Son histoire illustre les dérives de la course à l’info et au sensationnel face à la tragédie. « Un journaliste a déformé mes propos pour ‘déboiter’ un confrère. Il a raconté à tort que j’étais sous anti-dépresseurs et que je ne sortais plus de chez moi. J’ai co-fondé une association de victimes, Life for Paris, et des journalistes m’ont contacté pour avoir des noms de victimes pouvant témoigner. De préférence des victimes mutilées, amputées par exemple, pour que cela soit plus spectaculaire… ».

Dans la salle, une jeune journaliste pigiste a pris la parole. « Lors des attentats, mon rédac chef me criait d’aller voir ce qui se passait alors qu’on entendait des tirs. Au moment de l’attentat de Nice, un homme a été interviewé à côté du cadavre de sa femme et cela a été diffusé. Or ce n’était pas diffusable. Quel journalisme donne-t-on à voir ? »

« Montrer la souffrance, la violence, la mort a toujours été une composante de l’activité journalistique, notamment via le fait-divers, et ça fait vendre du papier, rappelle Marie-Christine Lipani-Vayssade, sociologue et universitaire.
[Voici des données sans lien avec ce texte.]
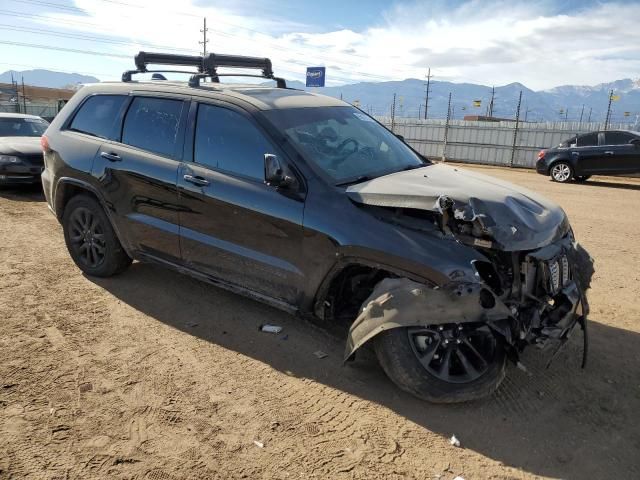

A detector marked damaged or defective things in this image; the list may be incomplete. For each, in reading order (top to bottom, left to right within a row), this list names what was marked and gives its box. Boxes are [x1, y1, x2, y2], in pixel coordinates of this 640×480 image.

crumpled hood [0, 136, 41, 157]
damaged black suv [40, 51, 592, 402]
crumpled hood [348, 163, 568, 251]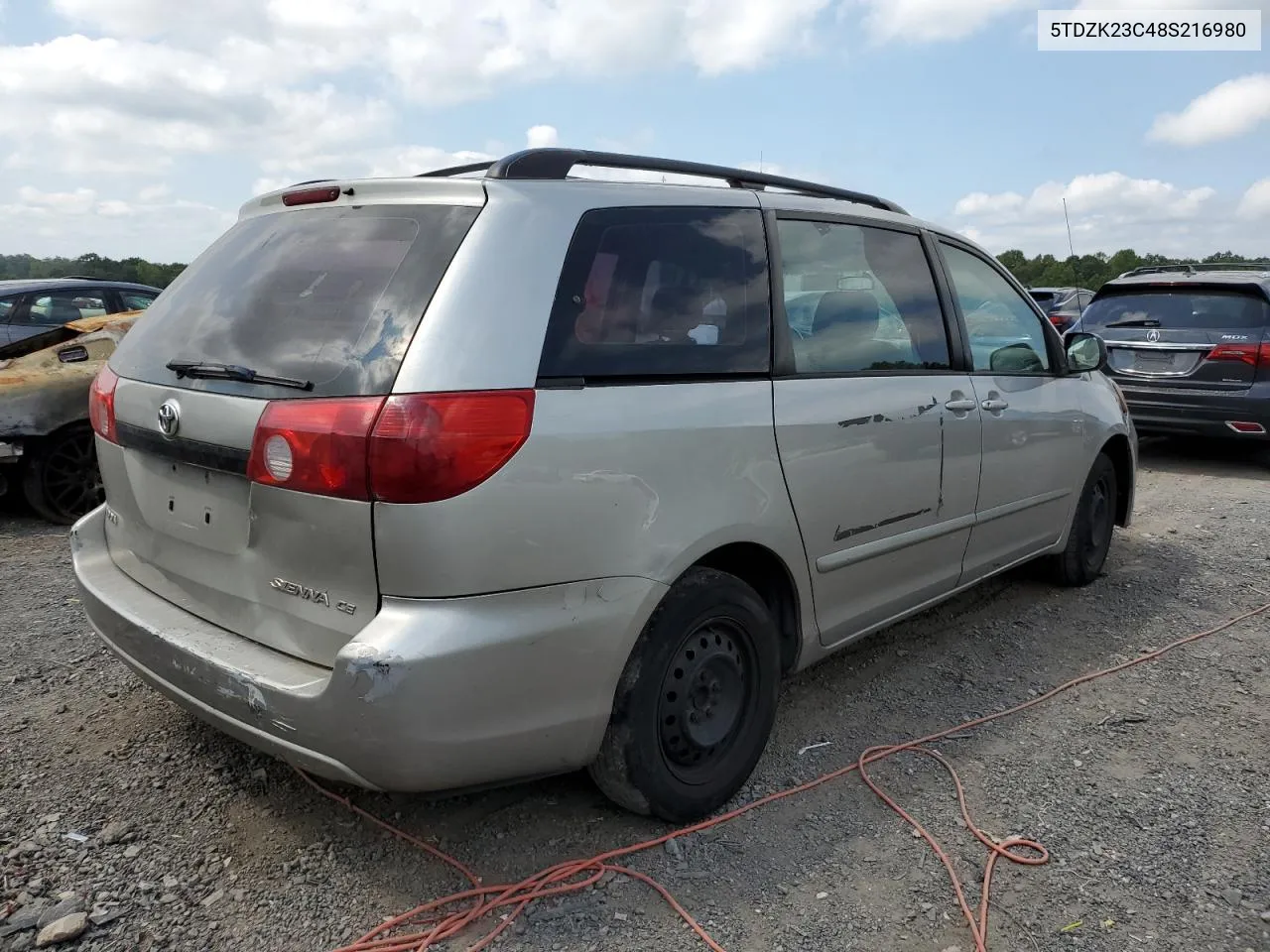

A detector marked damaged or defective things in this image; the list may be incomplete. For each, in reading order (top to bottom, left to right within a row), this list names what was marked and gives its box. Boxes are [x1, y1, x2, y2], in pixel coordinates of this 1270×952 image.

rusted car [0, 310, 144, 523]
damaged rear bumper [69, 510, 665, 791]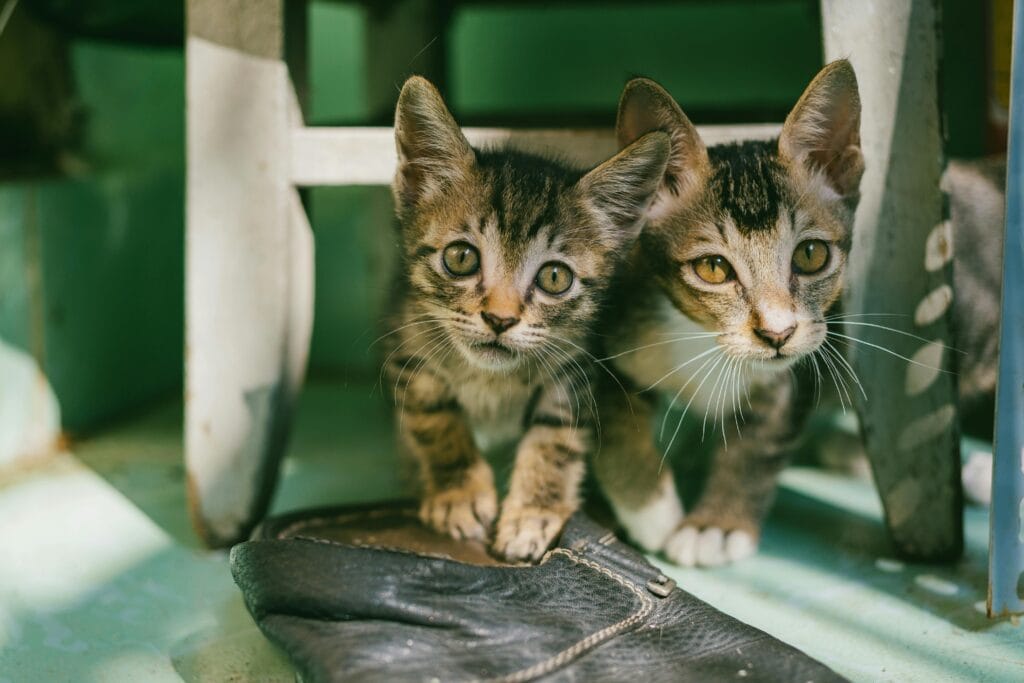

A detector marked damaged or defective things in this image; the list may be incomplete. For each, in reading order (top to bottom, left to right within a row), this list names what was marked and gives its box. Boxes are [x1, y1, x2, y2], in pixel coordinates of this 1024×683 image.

rusty metal post [819, 0, 962, 561]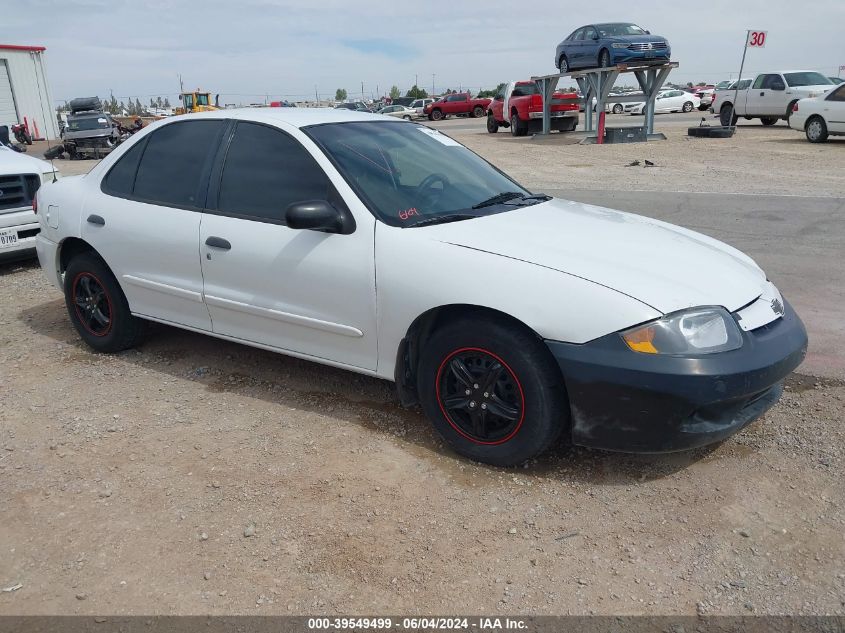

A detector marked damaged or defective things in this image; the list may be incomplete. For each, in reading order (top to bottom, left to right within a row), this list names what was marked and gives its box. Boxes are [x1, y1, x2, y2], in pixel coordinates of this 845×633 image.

damaged vehicle [34, 108, 804, 464]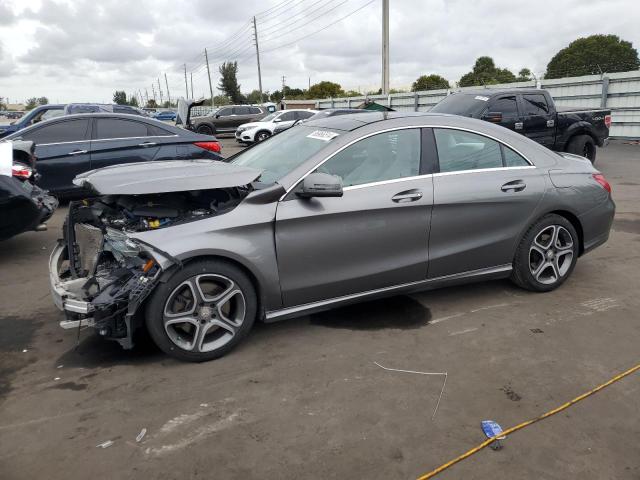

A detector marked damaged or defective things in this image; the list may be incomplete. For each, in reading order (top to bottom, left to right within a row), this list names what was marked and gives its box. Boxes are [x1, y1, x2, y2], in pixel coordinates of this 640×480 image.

wrecked car [0, 141, 57, 242]
bent hood [74, 158, 262, 194]
damaged mercedes-benz cla [50, 112, 616, 360]
wrecked car [51, 111, 616, 360]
Les injonctions des directions de rédactions peuvent être difficilement applicables par le journaliste sur le terrain, qui voudrait faire preuve de pudeur et ne pas ramener des images à tout prix ».
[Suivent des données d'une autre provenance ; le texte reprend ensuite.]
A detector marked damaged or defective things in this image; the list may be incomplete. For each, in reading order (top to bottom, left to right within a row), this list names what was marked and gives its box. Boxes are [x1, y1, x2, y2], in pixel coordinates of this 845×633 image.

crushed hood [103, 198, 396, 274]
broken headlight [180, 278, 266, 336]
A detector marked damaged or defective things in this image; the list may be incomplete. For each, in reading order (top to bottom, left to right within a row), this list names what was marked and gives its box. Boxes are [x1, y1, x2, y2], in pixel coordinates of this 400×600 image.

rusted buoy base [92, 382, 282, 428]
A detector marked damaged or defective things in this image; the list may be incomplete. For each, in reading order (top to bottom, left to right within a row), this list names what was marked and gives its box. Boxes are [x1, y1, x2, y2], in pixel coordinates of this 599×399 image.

Le risque de dérive existe aussi sur le « traitement » journalistique du suicide. « La façon de traiter de ce sujet peut avoir une influence négative, entraîner un effet de contagion », indique Nathalie Pauwels, chargée du déploiement du programme Papageno, qui vise à prévenir la contagion suicidaire. Un exemple : un article sur le suicide de deux octogénaires commençait ainsi : ‘ils voulaient mourir ensemble, organiser leur mort, partir à deux…’, avec de la romantisation. Un autre a traité le sujet de manière factuelle, avec les explications d’un expert sur la souffrance des personnes âgées isolées et d’un psychiatre sur la prévention du suicide. »
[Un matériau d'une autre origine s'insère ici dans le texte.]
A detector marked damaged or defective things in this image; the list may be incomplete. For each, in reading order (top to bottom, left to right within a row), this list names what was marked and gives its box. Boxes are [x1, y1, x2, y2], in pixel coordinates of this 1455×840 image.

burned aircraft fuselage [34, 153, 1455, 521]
Les spécialistes impliqués dans le programme Papagano interviennent dans des écoles de journalisme, des rédactions, pour sensibiliser la profession. D’autres experts travaillent aussi sur le traitement des maladies psychiques au sein de l’association Ajirpsy, pour une « info responsable en psychiatrie ». « Les gens ne ressentent généralement pas d’empathie pour les malades psychiques », constate Anne-Pierre Noël, fondatrice de l’association. Des quotidiens régionaux ont mis en place des chartes sur le traitement des faits-divers, dont les suicides. « Si on a des difficultés sur un sujet sensible et sur ce que nous demande le rédac-chef, il faut en parler aux collègues », déclare une journaliste de La Nouvelle République. Un appel relayé par Caroline Langlade : « N’ayez pas peur de dire à vos rédactions ce que vous ne voulez plus faire ».